[Excerpted text]:
At the same time, migrant workers are paid less than native workers. They live more intensively and under more hazardous conditions. The presence of migrants in the labor force also makes the unemployment of native workers possible and depresses their wages by weakening their bargaining position, though the exploitation of migrants may facilitate the extension of social welfare benefits to native workers. In many respects, then, migratory labor promotes economic growth and social stability, so that it seems correct to argue, as Castles and Kosack, two British students of the problem do, that "labor migration is a form of aid given by poor countries to rich countries."

While migratory labor stimulates growth in those countries which receive it, it hinders development in those which provide it. Underdeveloped countries lose the best secion of their labor force through migration and are consequently left with a population with too high a proportion of dependent inactive people. Remittances by migrants from their wages do not contribute substantially to reducing the balance of trade deficits of their home countries: these deficits rise at the same rate as do wages. And when migrant workers return with funds accumulated abroad, they tend to invest them unproductively, in small businesses that fail and in consumer goods that the country can ill afford. Most importantly, however, migratory labor relieves western European capital of any need to invest in the economies of underdeveloped countries by enabling it to attract the cream of their labor force to work in the developed countries themselves.

[Entries provided]:
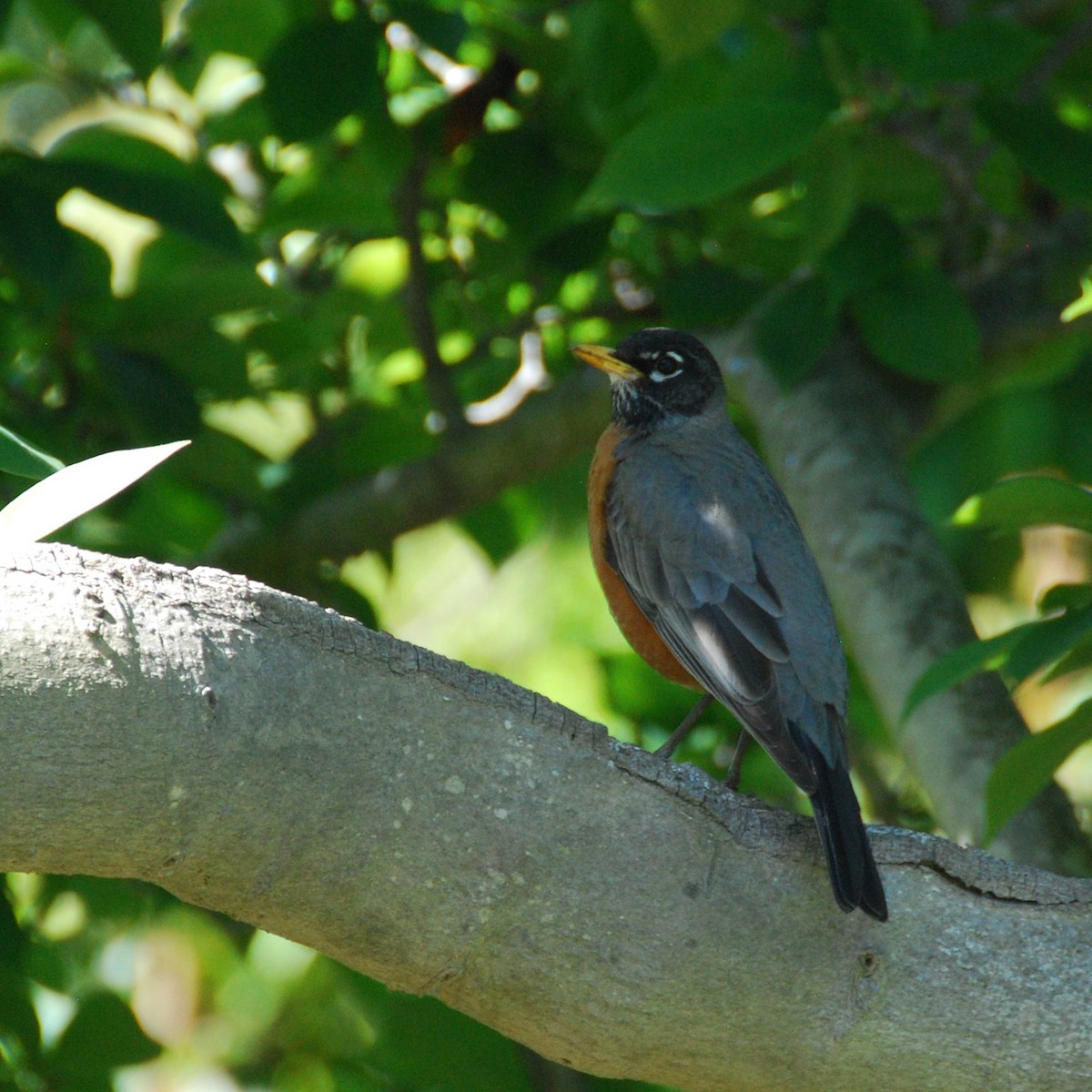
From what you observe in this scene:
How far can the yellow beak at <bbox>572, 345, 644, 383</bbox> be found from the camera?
474 centimetres

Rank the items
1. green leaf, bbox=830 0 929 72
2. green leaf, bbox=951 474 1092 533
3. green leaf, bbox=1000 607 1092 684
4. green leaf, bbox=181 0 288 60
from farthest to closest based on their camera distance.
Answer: green leaf, bbox=181 0 288 60
green leaf, bbox=830 0 929 72
green leaf, bbox=951 474 1092 533
green leaf, bbox=1000 607 1092 684

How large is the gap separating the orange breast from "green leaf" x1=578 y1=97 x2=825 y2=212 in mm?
1169

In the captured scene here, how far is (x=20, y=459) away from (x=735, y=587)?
210 cm

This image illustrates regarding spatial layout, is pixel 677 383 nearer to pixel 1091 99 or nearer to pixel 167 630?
pixel 1091 99

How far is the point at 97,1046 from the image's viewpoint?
11.5 feet

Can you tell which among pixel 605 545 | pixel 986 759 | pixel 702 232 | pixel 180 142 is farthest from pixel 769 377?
pixel 180 142

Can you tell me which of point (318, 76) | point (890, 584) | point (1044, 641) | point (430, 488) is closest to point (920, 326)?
point (890, 584)

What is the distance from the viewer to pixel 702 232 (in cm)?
514

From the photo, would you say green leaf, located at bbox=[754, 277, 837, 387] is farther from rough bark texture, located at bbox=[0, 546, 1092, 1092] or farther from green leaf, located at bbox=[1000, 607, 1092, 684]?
rough bark texture, located at bbox=[0, 546, 1092, 1092]

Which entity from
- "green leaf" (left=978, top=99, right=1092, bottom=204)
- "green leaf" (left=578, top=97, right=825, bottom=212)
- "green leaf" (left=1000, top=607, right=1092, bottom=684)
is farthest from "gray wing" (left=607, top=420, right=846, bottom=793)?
"green leaf" (left=978, top=99, right=1092, bottom=204)

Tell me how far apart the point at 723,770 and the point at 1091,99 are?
8.35ft

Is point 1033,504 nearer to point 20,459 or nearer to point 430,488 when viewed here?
point 20,459

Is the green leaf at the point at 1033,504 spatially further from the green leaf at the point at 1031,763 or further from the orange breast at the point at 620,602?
the orange breast at the point at 620,602

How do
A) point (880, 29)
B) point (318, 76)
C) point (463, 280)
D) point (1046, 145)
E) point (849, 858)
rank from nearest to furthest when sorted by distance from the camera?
point (849, 858), point (880, 29), point (1046, 145), point (318, 76), point (463, 280)
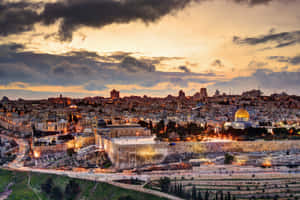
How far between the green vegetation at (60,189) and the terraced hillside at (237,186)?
6.23 ft

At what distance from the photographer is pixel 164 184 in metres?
20.9

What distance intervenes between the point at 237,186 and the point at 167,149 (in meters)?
6.92

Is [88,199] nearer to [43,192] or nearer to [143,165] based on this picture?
[43,192]

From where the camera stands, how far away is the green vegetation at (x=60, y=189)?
68.3ft

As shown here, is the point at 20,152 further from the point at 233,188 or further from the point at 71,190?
the point at 233,188

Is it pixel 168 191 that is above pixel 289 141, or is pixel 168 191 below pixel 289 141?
below

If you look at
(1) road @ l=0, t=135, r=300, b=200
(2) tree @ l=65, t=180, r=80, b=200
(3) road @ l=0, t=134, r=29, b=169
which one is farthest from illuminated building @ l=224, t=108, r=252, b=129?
(2) tree @ l=65, t=180, r=80, b=200

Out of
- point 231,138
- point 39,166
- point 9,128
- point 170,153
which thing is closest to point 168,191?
point 170,153

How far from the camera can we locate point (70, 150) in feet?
96.8

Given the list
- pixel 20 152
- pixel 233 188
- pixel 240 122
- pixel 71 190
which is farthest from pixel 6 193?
pixel 240 122

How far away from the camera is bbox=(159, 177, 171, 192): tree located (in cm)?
2075

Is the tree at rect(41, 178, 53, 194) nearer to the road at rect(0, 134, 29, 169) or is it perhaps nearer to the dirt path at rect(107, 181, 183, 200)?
the dirt path at rect(107, 181, 183, 200)

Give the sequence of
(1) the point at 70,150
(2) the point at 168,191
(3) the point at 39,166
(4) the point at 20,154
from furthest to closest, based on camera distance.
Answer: (4) the point at 20,154 → (1) the point at 70,150 → (3) the point at 39,166 → (2) the point at 168,191

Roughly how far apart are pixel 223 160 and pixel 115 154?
25.6 ft
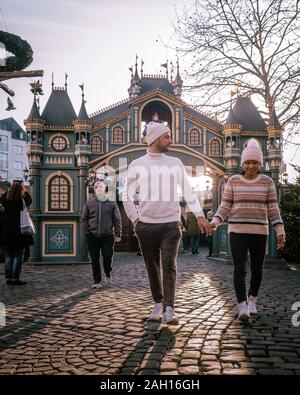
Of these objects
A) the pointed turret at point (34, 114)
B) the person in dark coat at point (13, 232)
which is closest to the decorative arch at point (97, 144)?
the pointed turret at point (34, 114)

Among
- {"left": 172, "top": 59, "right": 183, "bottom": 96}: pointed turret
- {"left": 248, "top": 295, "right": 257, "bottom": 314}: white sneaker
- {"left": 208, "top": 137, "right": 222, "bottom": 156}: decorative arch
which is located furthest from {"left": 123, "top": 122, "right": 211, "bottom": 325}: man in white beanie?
{"left": 172, "top": 59, "right": 183, "bottom": 96}: pointed turret

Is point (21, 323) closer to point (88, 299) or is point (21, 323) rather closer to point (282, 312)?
point (88, 299)

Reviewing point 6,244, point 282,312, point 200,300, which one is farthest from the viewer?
point 6,244

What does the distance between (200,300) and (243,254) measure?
1.87m

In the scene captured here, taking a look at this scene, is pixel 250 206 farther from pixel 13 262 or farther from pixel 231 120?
pixel 231 120

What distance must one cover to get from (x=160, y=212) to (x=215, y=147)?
11.1 metres

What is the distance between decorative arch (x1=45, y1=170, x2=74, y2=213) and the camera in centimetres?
1493

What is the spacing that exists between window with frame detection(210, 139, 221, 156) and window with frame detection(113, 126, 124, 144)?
3.07 meters

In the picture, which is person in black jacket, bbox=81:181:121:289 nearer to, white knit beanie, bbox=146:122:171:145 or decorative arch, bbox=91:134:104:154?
white knit beanie, bbox=146:122:171:145

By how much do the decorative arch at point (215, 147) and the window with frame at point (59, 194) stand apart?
494cm

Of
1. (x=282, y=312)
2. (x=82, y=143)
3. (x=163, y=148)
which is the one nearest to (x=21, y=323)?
(x=163, y=148)

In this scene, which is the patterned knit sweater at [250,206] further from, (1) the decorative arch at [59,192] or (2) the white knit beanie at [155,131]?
(1) the decorative arch at [59,192]

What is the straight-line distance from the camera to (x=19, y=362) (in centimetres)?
371

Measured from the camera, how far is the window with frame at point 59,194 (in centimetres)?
1495
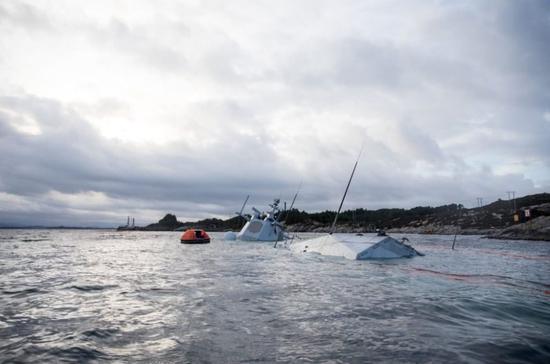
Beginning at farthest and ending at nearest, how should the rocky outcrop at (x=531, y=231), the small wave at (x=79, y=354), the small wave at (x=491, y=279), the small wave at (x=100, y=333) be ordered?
1. the rocky outcrop at (x=531, y=231)
2. the small wave at (x=491, y=279)
3. the small wave at (x=100, y=333)
4. the small wave at (x=79, y=354)

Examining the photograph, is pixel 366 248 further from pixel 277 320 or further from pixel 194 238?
pixel 194 238

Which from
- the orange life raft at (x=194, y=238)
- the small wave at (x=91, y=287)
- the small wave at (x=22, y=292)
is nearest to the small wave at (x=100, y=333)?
the small wave at (x=91, y=287)

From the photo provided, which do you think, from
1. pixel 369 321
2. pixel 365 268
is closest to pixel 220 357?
pixel 369 321

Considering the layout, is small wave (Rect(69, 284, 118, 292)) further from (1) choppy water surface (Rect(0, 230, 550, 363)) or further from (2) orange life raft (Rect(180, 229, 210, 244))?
(2) orange life raft (Rect(180, 229, 210, 244))

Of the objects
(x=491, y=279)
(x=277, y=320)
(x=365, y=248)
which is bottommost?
(x=491, y=279)

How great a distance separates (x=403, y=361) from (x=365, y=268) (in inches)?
494

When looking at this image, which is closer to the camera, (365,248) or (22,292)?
(22,292)

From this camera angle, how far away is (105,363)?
4.83 meters

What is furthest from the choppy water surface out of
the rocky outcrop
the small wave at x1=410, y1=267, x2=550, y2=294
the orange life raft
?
the rocky outcrop

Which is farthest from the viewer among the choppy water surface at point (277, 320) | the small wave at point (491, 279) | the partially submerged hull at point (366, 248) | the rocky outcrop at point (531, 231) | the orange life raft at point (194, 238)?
the rocky outcrop at point (531, 231)

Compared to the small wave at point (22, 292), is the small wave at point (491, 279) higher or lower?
lower

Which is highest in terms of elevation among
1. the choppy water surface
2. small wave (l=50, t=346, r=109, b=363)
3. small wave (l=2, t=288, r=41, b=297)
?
small wave (l=50, t=346, r=109, b=363)

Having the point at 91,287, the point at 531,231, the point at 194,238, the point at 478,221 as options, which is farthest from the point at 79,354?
the point at 478,221

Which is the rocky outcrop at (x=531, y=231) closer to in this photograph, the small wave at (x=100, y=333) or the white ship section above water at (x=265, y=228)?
the white ship section above water at (x=265, y=228)
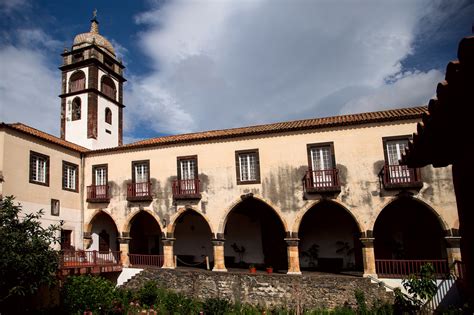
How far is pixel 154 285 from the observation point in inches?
740

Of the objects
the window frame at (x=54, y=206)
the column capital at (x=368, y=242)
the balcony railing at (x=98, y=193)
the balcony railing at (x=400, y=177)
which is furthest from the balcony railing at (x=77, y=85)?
the column capital at (x=368, y=242)

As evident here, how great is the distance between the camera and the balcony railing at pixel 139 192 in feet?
70.8

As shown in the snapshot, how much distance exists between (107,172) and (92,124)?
639 centimetres

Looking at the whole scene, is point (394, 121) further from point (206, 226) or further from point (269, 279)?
point (206, 226)

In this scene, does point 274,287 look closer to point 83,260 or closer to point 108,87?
point 83,260

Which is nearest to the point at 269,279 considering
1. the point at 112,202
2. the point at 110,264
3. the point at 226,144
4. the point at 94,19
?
the point at 226,144

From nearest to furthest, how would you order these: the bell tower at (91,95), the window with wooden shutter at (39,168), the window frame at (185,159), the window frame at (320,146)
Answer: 1. the window frame at (320,146)
2. the window with wooden shutter at (39,168)
3. the window frame at (185,159)
4. the bell tower at (91,95)

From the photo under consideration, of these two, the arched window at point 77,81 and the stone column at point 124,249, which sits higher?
the arched window at point 77,81

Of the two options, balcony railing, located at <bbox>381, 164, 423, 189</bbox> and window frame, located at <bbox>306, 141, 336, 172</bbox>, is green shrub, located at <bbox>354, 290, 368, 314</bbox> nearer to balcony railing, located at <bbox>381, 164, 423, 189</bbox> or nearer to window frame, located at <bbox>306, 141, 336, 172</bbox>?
balcony railing, located at <bbox>381, 164, 423, 189</bbox>

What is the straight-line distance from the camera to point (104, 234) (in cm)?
2398

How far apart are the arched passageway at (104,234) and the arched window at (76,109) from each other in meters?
9.01

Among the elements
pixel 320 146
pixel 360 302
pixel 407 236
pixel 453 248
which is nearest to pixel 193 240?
pixel 320 146

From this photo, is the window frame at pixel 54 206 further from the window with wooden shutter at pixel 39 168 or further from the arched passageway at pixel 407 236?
the arched passageway at pixel 407 236

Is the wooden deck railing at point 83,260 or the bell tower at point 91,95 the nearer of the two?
the wooden deck railing at point 83,260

[Check your understanding]:
a. Answer these from the passage on migratory labor:
(i) Who are Castles and Kosack said to be?
(ii) According to the passage, the balance of trade deficits of the home countries rise at the same rate as what?
(iii) In what do migrant workers returning with funds accumulated abroad tend to invest them?
b. Write the next part of the passage on migratory labor, picking up after its final sentence.
The rows are from a separate source and have no connection to the passage on migratory labor.

[Task-by-task outputs]:
a.
(i) Two British students of the problem.
(ii) Wages.
(iii) Small businesses that fail and consumer goods that the country can ill afford.

b.
IT HAS BECOME apparent that contemporary European capitalism derives a great deal of its vitality from the fact that economic and political conflicts take place within different borders. Developed countries must be able to exploit a politically disen-franchised sector of the labor force more intensely, and to export the economic and political costs of unemployment to underdeveloped countries, both of which migratory labor makes possible. Thus political stability and economic growth in the industrial centers of western Europe depend on the political divisions between countries within a continent which is at once economically integrated and unevenly developed.

The growing importance of migratory labor presents the European labor movement with a serious challenge. On the one hand, the exploitation of migrant workers in the developed countries fragments the labor movement there, weakening its bargaining position and lowering the living standards of native workers. Therefore it is imperative that western European trade unions organize migrant workers in order to present a common front to the employers. On the other hand, many western European workers are racist and xenophobic, perceiving migrant workers only as a threat to the indigenous workers' position. And many migrant workers are so oriented toward their homelands that they are difficult to organize. Because of the particular political position in which they find themselves, migrant workers have special interests which are not directly relevant to those of native workers.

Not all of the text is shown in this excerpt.